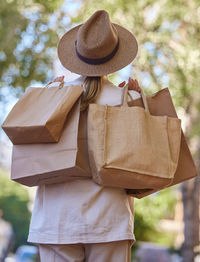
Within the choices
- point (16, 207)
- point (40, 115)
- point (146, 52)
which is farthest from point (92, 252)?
point (16, 207)

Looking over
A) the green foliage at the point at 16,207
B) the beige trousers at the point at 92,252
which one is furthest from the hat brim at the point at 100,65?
the green foliage at the point at 16,207

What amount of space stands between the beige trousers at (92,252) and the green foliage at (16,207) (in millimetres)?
29008

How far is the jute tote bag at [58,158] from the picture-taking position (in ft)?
6.83

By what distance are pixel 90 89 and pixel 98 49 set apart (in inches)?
8.6

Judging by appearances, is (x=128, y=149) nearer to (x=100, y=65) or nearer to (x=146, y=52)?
(x=100, y=65)

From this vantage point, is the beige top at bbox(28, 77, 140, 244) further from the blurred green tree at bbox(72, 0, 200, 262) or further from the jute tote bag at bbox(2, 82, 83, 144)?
the blurred green tree at bbox(72, 0, 200, 262)

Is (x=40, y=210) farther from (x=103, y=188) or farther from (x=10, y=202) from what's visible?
(x=10, y=202)

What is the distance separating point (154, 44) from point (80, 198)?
6.96 m

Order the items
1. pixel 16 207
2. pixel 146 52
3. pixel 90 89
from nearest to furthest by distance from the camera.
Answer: pixel 90 89
pixel 146 52
pixel 16 207

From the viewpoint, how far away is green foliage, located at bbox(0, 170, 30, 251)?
103 feet

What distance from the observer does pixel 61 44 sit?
2549mm

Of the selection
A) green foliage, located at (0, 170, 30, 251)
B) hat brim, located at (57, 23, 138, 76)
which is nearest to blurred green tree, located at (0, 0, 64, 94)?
hat brim, located at (57, 23, 138, 76)

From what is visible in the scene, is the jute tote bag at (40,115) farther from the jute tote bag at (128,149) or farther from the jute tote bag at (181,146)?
the jute tote bag at (181,146)

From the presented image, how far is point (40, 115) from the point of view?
214cm
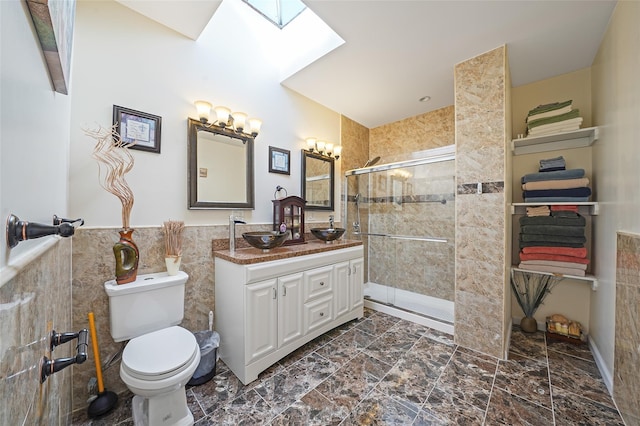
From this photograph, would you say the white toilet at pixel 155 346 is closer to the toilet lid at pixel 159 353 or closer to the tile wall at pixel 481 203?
the toilet lid at pixel 159 353

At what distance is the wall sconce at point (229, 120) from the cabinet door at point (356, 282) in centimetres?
170

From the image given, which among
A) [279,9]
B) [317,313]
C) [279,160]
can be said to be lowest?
[317,313]

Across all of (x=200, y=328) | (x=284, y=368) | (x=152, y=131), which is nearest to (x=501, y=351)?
(x=284, y=368)

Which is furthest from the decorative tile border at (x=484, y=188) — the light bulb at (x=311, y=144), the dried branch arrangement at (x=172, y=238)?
the dried branch arrangement at (x=172, y=238)

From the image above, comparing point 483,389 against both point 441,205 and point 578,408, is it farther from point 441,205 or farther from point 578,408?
point 441,205

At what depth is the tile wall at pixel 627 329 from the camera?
1219 millimetres

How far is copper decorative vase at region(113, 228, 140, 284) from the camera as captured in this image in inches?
58.0

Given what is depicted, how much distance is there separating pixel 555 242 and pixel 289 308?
243 centimetres

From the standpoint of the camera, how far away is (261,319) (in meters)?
1.73

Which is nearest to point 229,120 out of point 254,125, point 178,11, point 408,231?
point 254,125

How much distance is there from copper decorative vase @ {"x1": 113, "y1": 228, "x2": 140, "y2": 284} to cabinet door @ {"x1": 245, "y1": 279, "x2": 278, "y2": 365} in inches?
28.8

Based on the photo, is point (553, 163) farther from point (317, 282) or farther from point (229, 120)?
point (229, 120)

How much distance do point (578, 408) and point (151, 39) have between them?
3.81 metres

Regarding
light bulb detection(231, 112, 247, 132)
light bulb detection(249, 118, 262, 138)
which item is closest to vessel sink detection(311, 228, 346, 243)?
light bulb detection(249, 118, 262, 138)
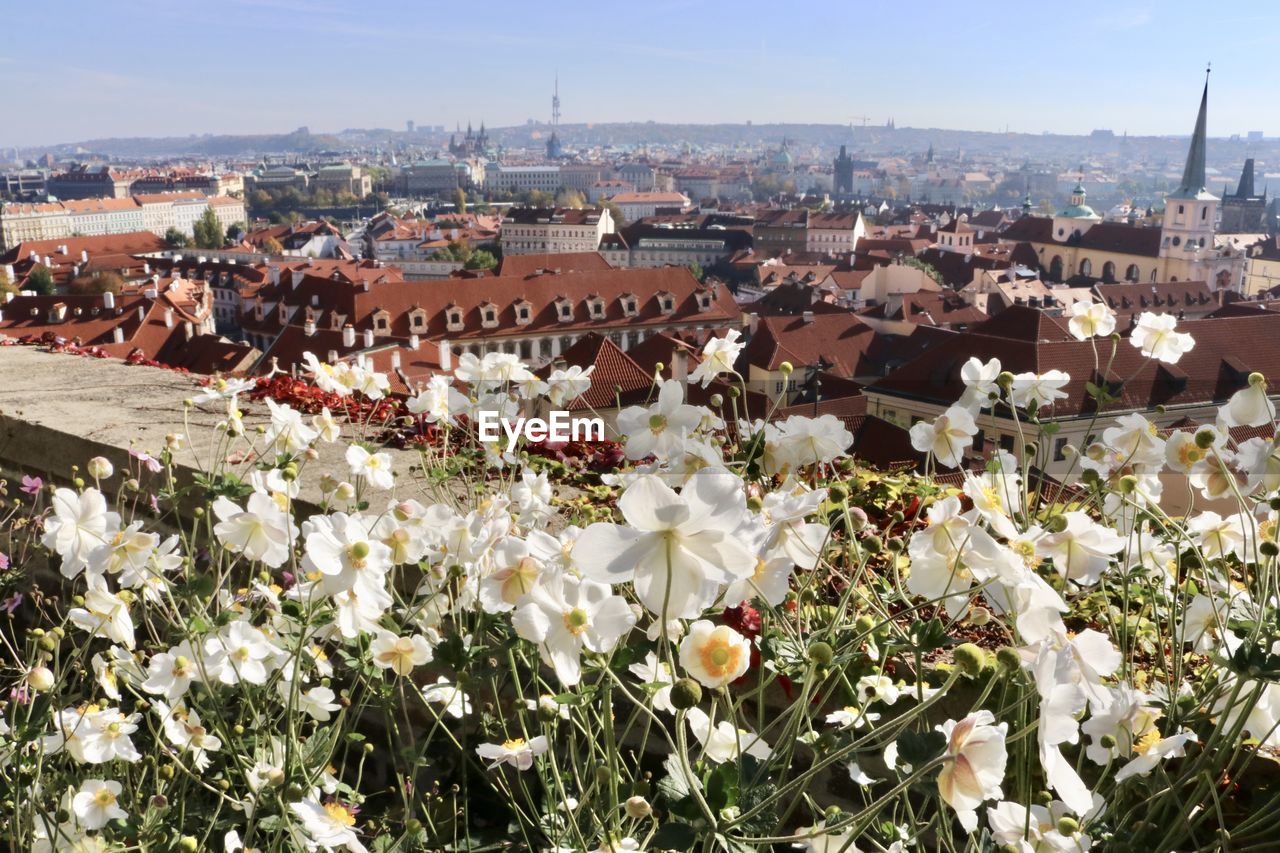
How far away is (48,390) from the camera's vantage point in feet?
11.1

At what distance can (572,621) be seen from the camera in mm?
982

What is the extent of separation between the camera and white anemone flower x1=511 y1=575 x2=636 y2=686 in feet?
3.19

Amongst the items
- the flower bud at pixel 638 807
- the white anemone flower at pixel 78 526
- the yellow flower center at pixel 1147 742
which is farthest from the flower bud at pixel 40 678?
the yellow flower center at pixel 1147 742

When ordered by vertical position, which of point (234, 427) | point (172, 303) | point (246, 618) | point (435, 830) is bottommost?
→ point (172, 303)

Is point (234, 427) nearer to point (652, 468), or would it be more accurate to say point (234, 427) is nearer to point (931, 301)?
point (652, 468)

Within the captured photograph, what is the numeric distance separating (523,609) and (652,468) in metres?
0.39

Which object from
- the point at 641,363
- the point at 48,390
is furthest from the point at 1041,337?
the point at 48,390

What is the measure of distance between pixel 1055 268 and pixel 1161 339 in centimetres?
5553

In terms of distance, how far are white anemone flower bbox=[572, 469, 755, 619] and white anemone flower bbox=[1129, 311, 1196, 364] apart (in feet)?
3.22

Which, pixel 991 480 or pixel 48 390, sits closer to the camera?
pixel 991 480

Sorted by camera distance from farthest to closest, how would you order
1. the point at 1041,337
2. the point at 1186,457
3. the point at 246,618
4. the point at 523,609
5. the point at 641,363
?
the point at 1041,337 → the point at 641,363 → the point at 246,618 → the point at 1186,457 → the point at 523,609

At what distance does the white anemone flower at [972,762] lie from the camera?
777 mm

* _Direction_: Can you update all the items above by replacing "camera" with "viewer" while keeping everything else unchanged, and leave the pictures out of your answer?

* _Exercise response_:
Within the choices
- point (16, 207)
- point (40, 115)
- point (146, 52)
which is farthest from point (92, 252)?
point (16, 207)

Looking over
A) the green foliage at the point at 16,207
B) the beige trousers at the point at 92,252
which one is furthest from the hat brim at the point at 100,65?
the green foliage at the point at 16,207

What amount of space stands between the beige trousers at (92,252) and the green foliage at (16,207) (in millimetres)?
29008

How far is the jute tote bag at [58,158] from the picture-taking position (in ft)?
6.83

By what distance are pixel 90 89 and pixel 98 49 set apart (in inches)?
8.6

Judging by appearances, is (x=128, y=149) nearer to (x=100, y=65) or nearer to (x=146, y=52)?
(x=100, y=65)

From this vantage point, is the beige top at bbox(28, 77, 140, 244) further from the blurred green tree at bbox(72, 0, 200, 262) or further from the jute tote bag at bbox(2, 82, 83, 144)?
the blurred green tree at bbox(72, 0, 200, 262)

Is (x=40, y=210) farther from (x=103, y=188) or farther from (x=10, y=202) from what's visible?
(x=10, y=202)

What is the distance separating point (154, 44) from point (80, 198)?
6.96 m

Order the items
1. pixel 16 207
2. pixel 146 52
3. pixel 90 89
from nearest to furthest by distance from the viewer.
Answer: pixel 90 89
pixel 146 52
pixel 16 207

From the viewpoint, how far away is green foliage, located at bbox(0, 170, 30, 251)?
103 feet

What distance from the observer does pixel 61 44 sit?
2549mm

Of the selection
A) green foliage, located at (0, 170, 30, 251)
B) hat brim, located at (57, 23, 138, 76)
which is nearest to blurred green tree, located at (0, 0, 64, 94)?
hat brim, located at (57, 23, 138, 76)

From what is visible in the scene, is the jute tote bag at (40,115) farther from the jute tote bag at (128,149) or farther from the jute tote bag at (181,146)?
the jute tote bag at (181,146)

From the presented image, how far is point (40, 115) from the point of view?
214cm
From this photograph, would you say the white toilet at pixel 155 346 is closer to the toilet lid at pixel 159 353 or closer to the tile wall at pixel 481 203?
the toilet lid at pixel 159 353

At what distance is the wall sconce at point (229, 120) from the cabinet door at point (356, 282) in centimetres?
170

From the image given, which among
A) [279,9]
B) [317,313]
C) [279,160]
can be said to be lowest?
[317,313]

Across all of (x=200, y=328) | (x=284, y=368) | (x=152, y=131), which is nearest to (x=501, y=351)?
(x=284, y=368)

Which is furthest from the decorative tile border at (x=484, y=188) — the light bulb at (x=311, y=144), the dried branch arrangement at (x=172, y=238)?
the dried branch arrangement at (x=172, y=238)

From the image above, comparing point 483,389 against both point 441,205 and point 578,408, is it farther from point 441,205 or farther from point 578,408?
point 441,205

At what depth is the tile wall at pixel 627 329 from the viewer?
1219 millimetres

How far is copper decorative vase at region(113, 228, 140, 284) from the viewer as captured in this image in inches?
58.0

Given what is depicted, how much distance is there separating pixel 555 242 and pixel 289 308?
243 centimetres

From the standpoint of the viewer, how far away is (261,319) (in meters)?
1.73

Which is nearest to point 229,120 out of point 254,125, point 178,11, point 408,231?
point 254,125

How much distance is there from copper decorative vase @ {"x1": 113, "y1": 228, "x2": 140, "y2": 284} to cabinet door @ {"x1": 245, "y1": 279, "x2": 278, "y2": 365} in inches?
28.8

Based on the photo, is point (553, 163) farther from point (317, 282) or farther from point (229, 120)?
point (229, 120)

How much distance do point (578, 408) and point (151, 39) have between them?
3.81 metres

Regarding
light bulb detection(231, 112, 247, 132)
light bulb detection(249, 118, 262, 138)
which item is closest to vessel sink detection(311, 228, 346, 243)?
light bulb detection(249, 118, 262, 138)
How far away is (48,390) from the viewer's vantage point in feet?
11.1

At what distance can (572,621) be seen from the viewer in mm?
982

What is the extent of separation between the viewer and white anemone flower x1=511 y1=575 x2=636 y2=686 in feet?
3.19

Amongst the items
- the flower bud at pixel 638 807
- the white anemone flower at pixel 78 526
- the yellow flower center at pixel 1147 742
which is farthest from the flower bud at pixel 40 678?
the yellow flower center at pixel 1147 742

When ordered by vertical position, which of point (234, 427) | point (172, 303) | point (246, 618) | point (435, 830) is bottommost?
→ point (172, 303)

Is point (234, 427) nearer to point (652, 468), or would it be more accurate to say point (234, 427) is nearer to point (931, 301)?
point (652, 468)

Within the captured photograph, what is the numeric distance separating (523,609) and (652,468) in metres?
0.39

Which object from
- the point at 641,363
- the point at 48,390
is furthest from the point at 1041,337?
the point at 48,390

What is the measure of distance between pixel 1055 268 and pixel 1161 339 in centimetres?
5553

In terms of distance, how far are white anemone flower bbox=[572, 469, 755, 619] and white anemone flower bbox=[1129, 311, 1196, 364] apart (in feet)?
3.22

Which, pixel 991 480 or pixel 48 390, sits closer to the viewer?
pixel 991 480

Sorted by viewer distance from farthest to closest, how would you order
1. the point at 1041,337
2. the point at 1186,457
3. the point at 246,618
4. the point at 523,609
5. the point at 641,363
?
the point at 1041,337 → the point at 641,363 → the point at 246,618 → the point at 1186,457 → the point at 523,609

At what distance does the white anemone flower at [972,762] lie from the viewer?
777 mm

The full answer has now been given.